=== EXERCISE TASKS ===
(1) In the baseball story, how did Franklin get within a run at 12-11 in the seventh inning?
(2) Would you write out the stretch of the listing from the line containing "and return masks" through the end of the listing, leaving out the pictures?
— Start of SOURCE PASSAGE —
Franklin baseball rallies past Whiteland in wild affair

On Tuesday, a young Franklin team tried in vain to come from behind against county and Mid-State Conference rival Whiteland. Twenty-four hours later, the Grizzly Cubs finished the job — twice.

After the host Warriors answered Franklin’s seven-run sixth inning with eight runs in the bottom of the frame, the visitors regrouped to score six more times in the top of the seventh before holding on for a logic-defying 16-14 triumph on Wednesday evening.

“We don’t quit, which is something I’m proud of from this team,” Franklin coach Jeremy McKinney said. “We battled until the end. We could have tucked our tail between our legs there and just said, ‘Hey, we’re done’ … but we didn’t do that.”

Cade Petty started the seventh inning with a walk for the Grizzly Cubs (4-4, 2-2) before Landen Basey, Nash Netter and Trevor Launonen were all hit by pitches, pushing one run across to get Franklin within a run at 12-11. With two out, Netter scored the tying run on a wild pitch and Wyatt Mitchell then reached on an error that brought in Launonen and Blake Smythe, putting the Cubs on top by two. Owen Bullington drove Mitchell in with a base hit and later made it 16-12 when Basey was hit by another pitch (yes, two in one inning).

Whiteland (6-3, 3-3) didn’t concede defeat, cutting that four-run deficit in half on a two-run homer by Blake Riddle, but Launonen — the fourth Franklin pitcher of the night — worked around a one-out error to finally finish it off.

“We started to give it away to them,” Basey said. “We passed them the baton and then they passed it back to us, and we just ran with it after.”
— End of SOURCE PASSAGE —
— Start of EXERCISE MATERIAL —
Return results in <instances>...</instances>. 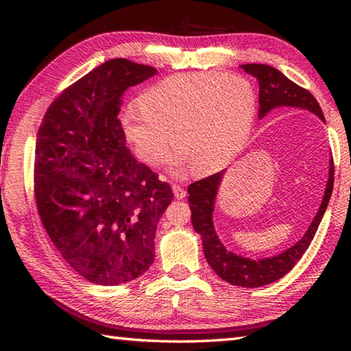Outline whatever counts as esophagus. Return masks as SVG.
<instances>
[{
  "instance_id": "obj_1",
  "label": "esophagus",
  "mask_w": 351,
  "mask_h": 351,
  "mask_svg": "<svg viewBox=\"0 0 351 351\" xmlns=\"http://www.w3.org/2000/svg\"><path fill=\"white\" fill-rule=\"evenodd\" d=\"M171 190H173V195H175L176 199H184L185 195H187V191H185V190L181 187V185H178V184L171 185Z\"/></svg>"
}]
</instances>
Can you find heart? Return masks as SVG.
Instances as JSON below:
<instances>
[{
  "label": "heart",
  "instance_id": "obj_1",
  "mask_svg": "<svg viewBox=\"0 0 351 351\" xmlns=\"http://www.w3.org/2000/svg\"><path fill=\"white\" fill-rule=\"evenodd\" d=\"M258 95L247 78L219 72L178 73L140 95L138 108L119 116L126 143L140 161L158 166L170 145L171 173L225 169L247 143ZM172 137L170 138L169 136Z\"/></svg>",
  "mask_w": 351,
  "mask_h": 351
}]
</instances>
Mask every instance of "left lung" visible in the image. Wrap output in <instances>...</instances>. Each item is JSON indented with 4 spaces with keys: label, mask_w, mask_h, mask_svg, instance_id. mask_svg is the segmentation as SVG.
Returning <instances> with one entry per match:
<instances>
[{
    "label": "left lung",
    "mask_w": 351,
    "mask_h": 351,
    "mask_svg": "<svg viewBox=\"0 0 351 351\" xmlns=\"http://www.w3.org/2000/svg\"><path fill=\"white\" fill-rule=\"evenodd\" d=\"M244 72L250 73L258 80L259 84V117L263 119L267 113L274 108H300L308 110L324 121L323 110L317 99L306 88L297 86L288 80L280 71L271 68L268 64H241ZM333 160H330L329 180H327L323 202L319 210L312 220L306 234L293 247L279 253V255L264 259H250L229 252L219 240L213 225V211L215 196H217L219 185L221 182L223 171L214 173L204 180L196 181L189 185V204L191 210V223L196 232L202 238L204 253L208 264L217 273L223 280L230 285L243 288H258L268 285L283 278L288 271L299 263L303 253L308 250L311 241L314 240L317 229L322 223L329 204L333 190Z\"/></svg>",
    "instance_id": "obj_1"
}]
</instances>
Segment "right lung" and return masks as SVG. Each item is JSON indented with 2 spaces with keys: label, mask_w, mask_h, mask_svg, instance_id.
Listing matches in <instances>:
<instances>
[{
  "label": "right lung",
  "mask_w": 351,
  "mask_h": 351,
  "mask_svg": "<svg viewBox=\"0 0 351 351\" xmlns=\"http://www.w3.org/2000/svg\"><path fill=\"white\" fill-rule=\"evenodd\" d=\"M126 58L64 88L37 132L34 197L42 225L72 270L98 285L137 279L155 258V230L173 191L134 158L119 126L126 88L154 77Z\"/></svg>",
  "instance_id": "1"
}]
</instances>
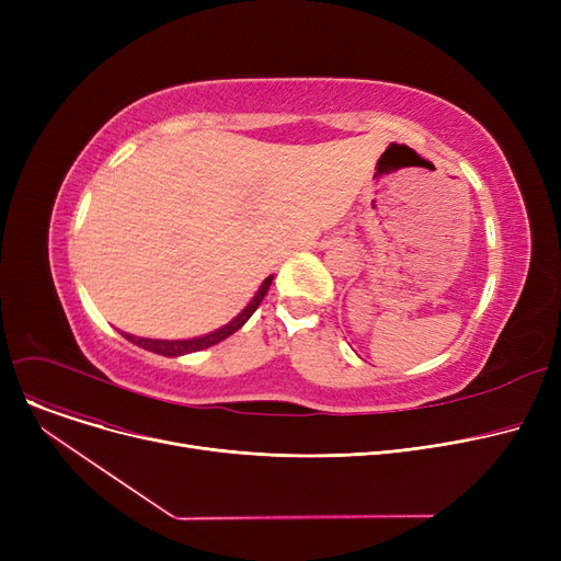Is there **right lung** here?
— End of EXERCISE MATERIAL —
=== TASK ANSWERS ===
(1) Cade Petty opened the inning with a walk. Then Landen Basey, Nash Netter and Trevor Launonen were all hit by pitches, which forced one run across and brought Franklin within a run at 12-11.

(2)
Segment "right lung" and return masks as SVG. Each item is JSON indented with 2 spaces with keys: label, mask_w, mask_h, mask_svg, instance_id.
Listing matches in <instances>:
<instances>
[{
  "label": "right lung",
  "mask_w": 351,
  "mask_h": 351,
  "mask_svg": "<svg viewBox=\"0 0 351 351\" xmlns=\"http://www.w3.org/2000/svg\"><path fill=\"white\" fill-rule=\"evenodd\" d=\"M126 58L64 88L37 132L34 197L42 225L72 270L98 285L137 279L155 258V230L173 191L134 158L119 126L126 88L154 77Z\"/></svg>",
  "instance_id": "1"
}]
</instances>
Is there **right lung** here?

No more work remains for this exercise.